Scala: String "+" vs "++"
String is a TraversableLike, which means it can be decomposed into a sequence of elements ( characters ). That is where ++ comes from, otherwise you can not do ++ on String. ++ would only work when the right hand side of it ( or the parameter to that function ), is a de-composable type ( or a traversable ).
Now how does String become a TraversableLike? This where the implicits defined in Predef come into play. One of the implicit converts normal String into a WrappedString where WrappedString.canBuildFrom has all the glue which basically works in this way:
WrappedString.canBuildFrom -> StringBuilder -> StringLike -> IndexedSeqOptimized -> IndexedSeqLike -> SeqLike -> IterableLike -> TraversableLike
Since the implicits defined in Predef are already in scope, it is possible to write code like this:
"test " ++ "1"
Now your questions:
I want to know if my understanding is correct. and any other differences?
Yes your understanding is in the right direction.
When should one over another just for string concatenation?
For string concatenation, clearly "test " + "1" is creating less objects, and less number of function calls.
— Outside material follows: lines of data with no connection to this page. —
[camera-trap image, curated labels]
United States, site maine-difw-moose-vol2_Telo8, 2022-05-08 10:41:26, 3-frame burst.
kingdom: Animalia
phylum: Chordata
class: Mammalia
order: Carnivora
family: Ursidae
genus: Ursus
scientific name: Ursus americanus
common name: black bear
However, I would always prefer string interpolation like so:
val t1 = "test"
val t2 = "1"
val t3 = s"$t1 $t2"
which is more readable.
For more details:
- Scala source code: https://github.com/scala/scala
- http://docs.scala-lang.org/tutorials/FAQ/finding-implicits.html
It helps to take a look in scala.Predef to see what exactly is going on.
If you check there, you see that String in Scala is just an alias for java.lang.String. In other words, the + method on a String gets translated into Java's + operator.
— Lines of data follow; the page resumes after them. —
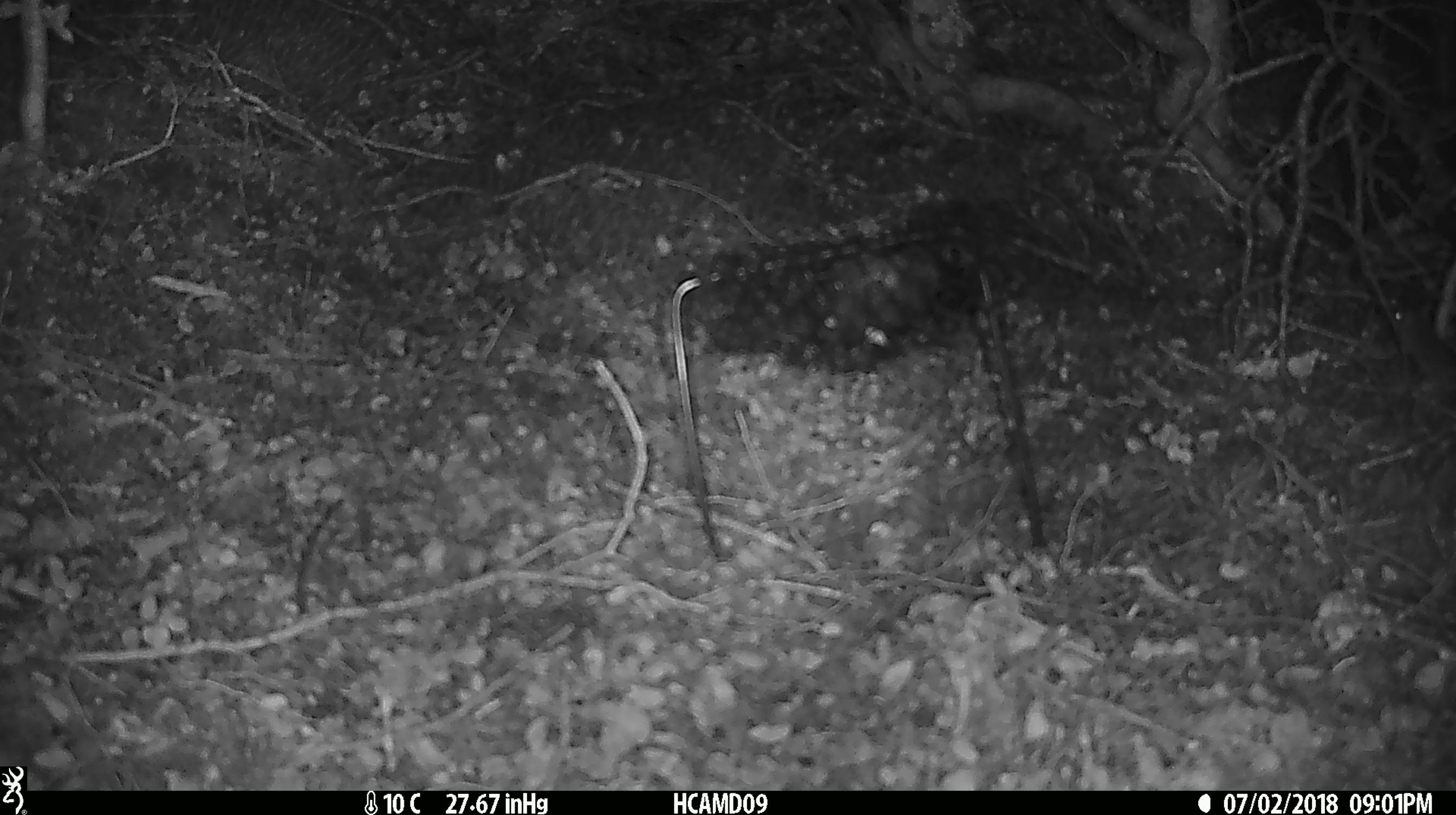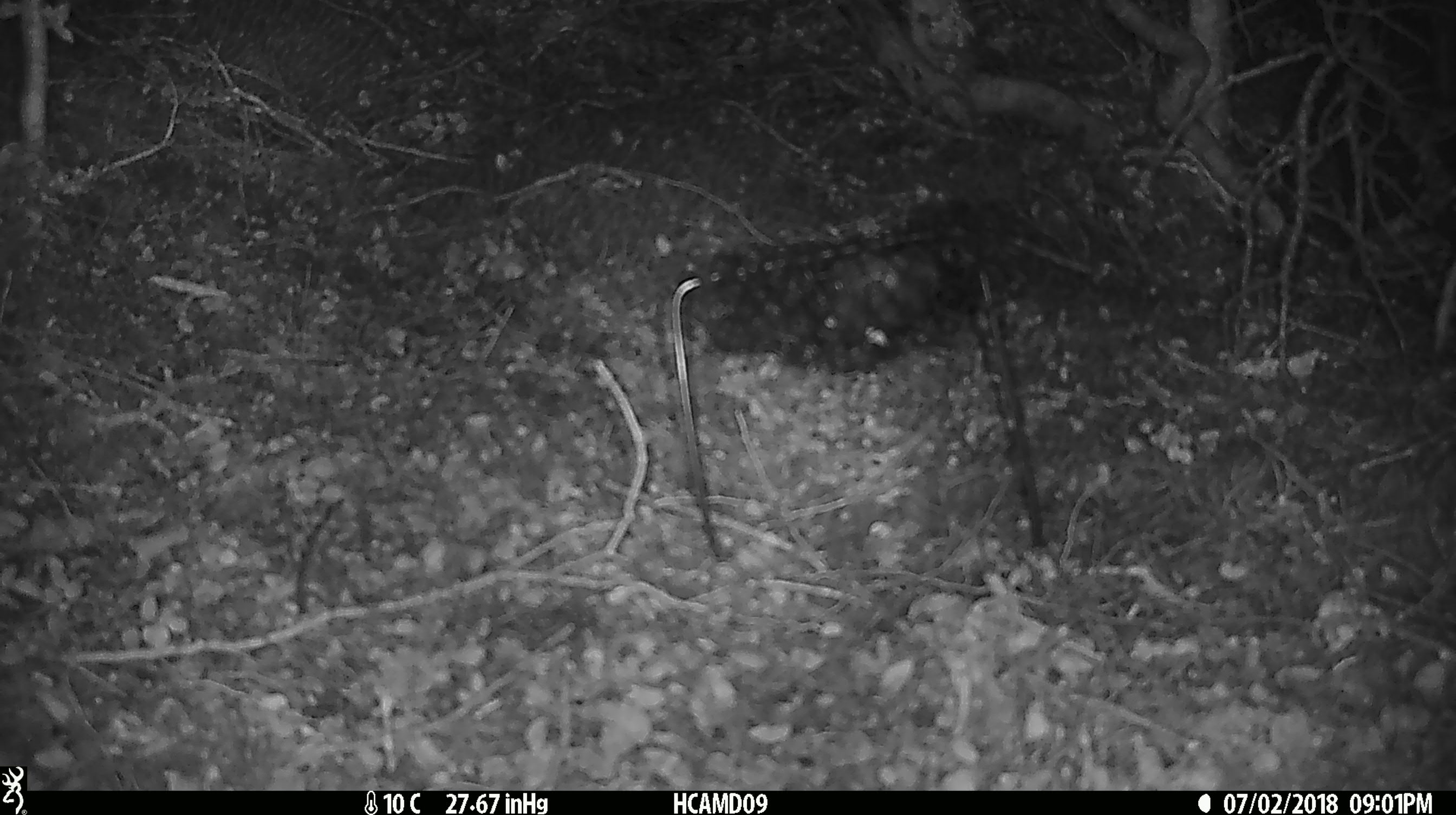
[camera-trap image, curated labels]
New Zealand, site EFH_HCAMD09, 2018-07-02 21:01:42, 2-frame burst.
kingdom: Animalia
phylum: Chordata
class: Mammalia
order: Rodentia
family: Muridae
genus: Mus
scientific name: Mus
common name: mouse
So, if a Scala String is just a Java String, how does the ++ method even exist, you might ask. (Well, I'd ask, at least.) The answer is that there's an implicit conversion from String to WrappedString provided by the wrapString method, which is also in Predef.
Notice that ++ takes any GenTraversableOnce instance and adds all of the elements in that instance to the original WrappedString. (Note that the docs incorrectly state that the method returns a WrappedString[B]. This has to be incorrect, because WrappedString doesn't take type parameters.) What you'll get back is either a String (if the thing you add is a Seq[Char]) or some IndexedSeq[Any] (if it's not).
Here are some examples:
If you add a String to a List[Char], you get a String.
scala> "a" ++ List('b', 'c', 'd')
res0: String = abcd
If you add a String to a List[String], you get an IndexedSeq[Any]. In fact, the first two elements are Chars, but the last three are Strings, as the follow-up call shows.
scala> "ab" ++ List("c", "d", "e")
res0: scala.collection.immutable.IndexedSeq[Any] = Vector(a, b, c, d, e)
scala> res0 map ((x: Any) => x.getClass.getSimpleName)
res1: scala.collection.immutable.IndexedSeq[String] = Vector(Character, Character, String, String, String)
Finally, if you add a String to a String with ++, you get back a String. The reason for this is that WrappedString inherits from IndexedSeq[Char], so this is a convoluted way of adding a Seq[Char] to a Seq[Char], which gives you back a Seq[Char].
scala> "abc" + "def"
res0: String = abcdef
As Alexey noted, neither of these is a very subtle tool, so you're probably better off using string interpolation or a StringBuilder unless there's a good reason not to.